* Job *
Transcribe each record exactly. Include every one.

START Dataset records

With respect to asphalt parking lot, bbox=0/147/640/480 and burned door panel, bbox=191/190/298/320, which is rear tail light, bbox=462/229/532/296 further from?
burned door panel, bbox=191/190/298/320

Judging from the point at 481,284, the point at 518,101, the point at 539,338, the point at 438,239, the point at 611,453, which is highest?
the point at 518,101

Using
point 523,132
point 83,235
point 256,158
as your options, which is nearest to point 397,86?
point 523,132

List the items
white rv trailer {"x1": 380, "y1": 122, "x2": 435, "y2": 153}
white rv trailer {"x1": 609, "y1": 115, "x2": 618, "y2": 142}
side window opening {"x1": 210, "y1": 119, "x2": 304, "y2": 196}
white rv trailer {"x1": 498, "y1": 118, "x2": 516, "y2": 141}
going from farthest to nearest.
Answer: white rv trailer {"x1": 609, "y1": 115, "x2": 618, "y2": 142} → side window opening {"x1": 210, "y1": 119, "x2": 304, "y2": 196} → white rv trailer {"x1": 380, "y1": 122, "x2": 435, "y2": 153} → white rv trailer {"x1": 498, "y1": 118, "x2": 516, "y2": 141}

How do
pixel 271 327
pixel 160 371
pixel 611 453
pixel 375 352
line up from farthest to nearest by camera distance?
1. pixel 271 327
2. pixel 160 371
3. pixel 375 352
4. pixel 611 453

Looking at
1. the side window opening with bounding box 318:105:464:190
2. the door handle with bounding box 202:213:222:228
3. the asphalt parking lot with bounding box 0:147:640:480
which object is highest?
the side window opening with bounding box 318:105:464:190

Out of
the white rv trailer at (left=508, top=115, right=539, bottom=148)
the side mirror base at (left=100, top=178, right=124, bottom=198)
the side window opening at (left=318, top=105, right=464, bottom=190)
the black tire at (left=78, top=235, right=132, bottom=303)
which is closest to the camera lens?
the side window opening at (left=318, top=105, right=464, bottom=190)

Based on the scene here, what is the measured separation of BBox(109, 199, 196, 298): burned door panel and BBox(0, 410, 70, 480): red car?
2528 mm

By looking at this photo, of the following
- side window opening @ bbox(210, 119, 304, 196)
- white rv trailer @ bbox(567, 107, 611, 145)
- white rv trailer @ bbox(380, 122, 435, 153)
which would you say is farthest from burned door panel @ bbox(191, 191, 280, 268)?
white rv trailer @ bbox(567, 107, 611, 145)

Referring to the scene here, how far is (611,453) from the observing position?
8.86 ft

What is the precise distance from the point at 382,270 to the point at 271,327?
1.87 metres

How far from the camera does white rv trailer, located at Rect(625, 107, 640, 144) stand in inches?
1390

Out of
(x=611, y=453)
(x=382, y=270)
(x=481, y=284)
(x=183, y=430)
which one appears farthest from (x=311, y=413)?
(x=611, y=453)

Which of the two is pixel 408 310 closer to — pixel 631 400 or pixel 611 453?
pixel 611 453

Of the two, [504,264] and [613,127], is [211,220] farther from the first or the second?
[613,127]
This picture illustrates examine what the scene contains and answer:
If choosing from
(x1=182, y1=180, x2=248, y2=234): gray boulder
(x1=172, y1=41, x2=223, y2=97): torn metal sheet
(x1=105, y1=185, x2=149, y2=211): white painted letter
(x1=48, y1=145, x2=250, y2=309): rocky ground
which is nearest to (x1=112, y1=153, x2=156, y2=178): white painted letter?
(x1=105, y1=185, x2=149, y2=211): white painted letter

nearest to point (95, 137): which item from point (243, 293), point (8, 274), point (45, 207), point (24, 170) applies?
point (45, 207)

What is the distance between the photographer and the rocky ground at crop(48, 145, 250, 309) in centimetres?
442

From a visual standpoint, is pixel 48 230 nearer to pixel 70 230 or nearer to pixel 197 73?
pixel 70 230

END Dataset records

* Task answer *
With respect to asphalt parking lot, bbox=0/147/640/480 and burned door panel, bbox=191/190/298/320, which is rear tail light, bbox=462/229/532/296 further from?
burned door panel, bbox=191/190/298/320

Judging from the point at 481,284, the point at 518,101, the point at 539,338, the point at 438,239, the point at 611,453, which is highest?
the point at 518,101

Using
point 523,132
point 83,235
point 256,158
as your options, which is nearest to point 397,86?
point 523,132

List the items
white rv trailer {"x1": 380, "y1": 122, "x2": 435, "y2": 153}
white rv trailer {"x1": 609, "y1": 115, "x2": 618, "y2": 142}
side window opening {"x1": 210, "y1": 119, "x2": 304, "y2": 196}
white rv trailer {"x1": 498, "y1": 118, "x2": 516, "y2": 141}
going from farthest to nearest.
Answer: white rv trailer {"x1": 609, "y1": 115, "x2": 618, "y2": 142} → side window opening {"x1": 210, "y1": 119, "x2": 304, "y2": 196} → white rv trailer {"x1": 380, "y1": 122, "x2": 435, "y2": 153} → white rv trailer {"x1": 498, "y1": 118, "x2": 516, "y2": 141}

How do
pixel 271 327
pixel 160 371
pixel 611 453
pixel 375 352
line up from farthest to nearest by camera distance?
1. pixel 271 327
2. pixel 160 371
3. pixel 375 352
4. pixel 611 453

Looking at
1. the side window opening with bounding box 318:105:464:190
2. the door handle with bounding box 202:213:222:228
3. the asphalt parking lot with bounding box 0:147:640:480
which object is highest?
the side window opening with bounding box 318:105:464:190

Out of
the white rv trailer at (left=508, top=115, right=539, bottom=148)
the side mirror base at (left=100, top=178, right=124, bottom=198)
the side window opening at (left=318, top=105, right=464, bottom=190)
the black tire at (left=78, top=235, right=132, bottom=303)
which is closest to the camera lens?
the side window opening at (left=318, top=105, right=464, bottom=190)

Based on the scene here, what is the measured separation of BBox(109, 199, 196, 298): burned door panel and BBox(0, 410, 70, 480): red car?
2528 mm

By looking at this photo, of the following
- side window opening @ bbox(210, 119, 304, 196)
- white rv trailer @ bbox(567, 107, 611, 145)
- white rv trailer @ bbox(380, 122, 435, 153)
which would you say is farthest from burned door panel @ bbox(191, 191, 280, 268)?
white rv trailer @ bbox(567, 107, 611, 145)

Referring to the scene here, how far is (611,453) from the observing position?
8.86 ft

What is the precise distance from the point at 382,270 to the point at 271,327?
1.87 metres

How far from the camera does white rv trailer, located at Rect(625, 107, 640, 144) stand in inches?
1390

Out of
(x=611, y=453)
(x=382, y=270)
(x=481, y=284)
(x=183, y=430)
which one appears farthest from (x=311, y=413)?
(x=611, y=453)

Which of the two is pixel 408 310 closer to — pixel 631 400 or pixel 611 453?
pixel 611 453

Of the two, [504,264] and [613,127], is [211,220] farther from the first or the second?
[613,127]
This picture illustrates examine what the scene contains and answer:
If choosing from
(x1=182, y1=180, x2=248, y2=234): gray boulder
(x1=172, y1=41, x2=223, y2=97): torn metal sheet
(x1=105, y1=185, x2=149, y2=211): white painted letter
(x1=48, y1=145, x2=250, y2=309): rocky ground
which is nearest to (x1=112, y1=153, x2=156, y2=178): white painted letter?
(x1=105, y1=185, x2=149, y2=211): white painted letter

nearest to point (95, 137): which item from point (243, 293), point (8, 274), point (45, 207), point (24, 170) applies?
point (45, 207)

What is the distance between the photographer and the rocky ground at crop(48, 145, 250, 309) in centimetres?
442

From a visual standpoint, is pixel 48 230 nearer to pixel 70 230 or nearer to pixel 197 73?
pixel 70 230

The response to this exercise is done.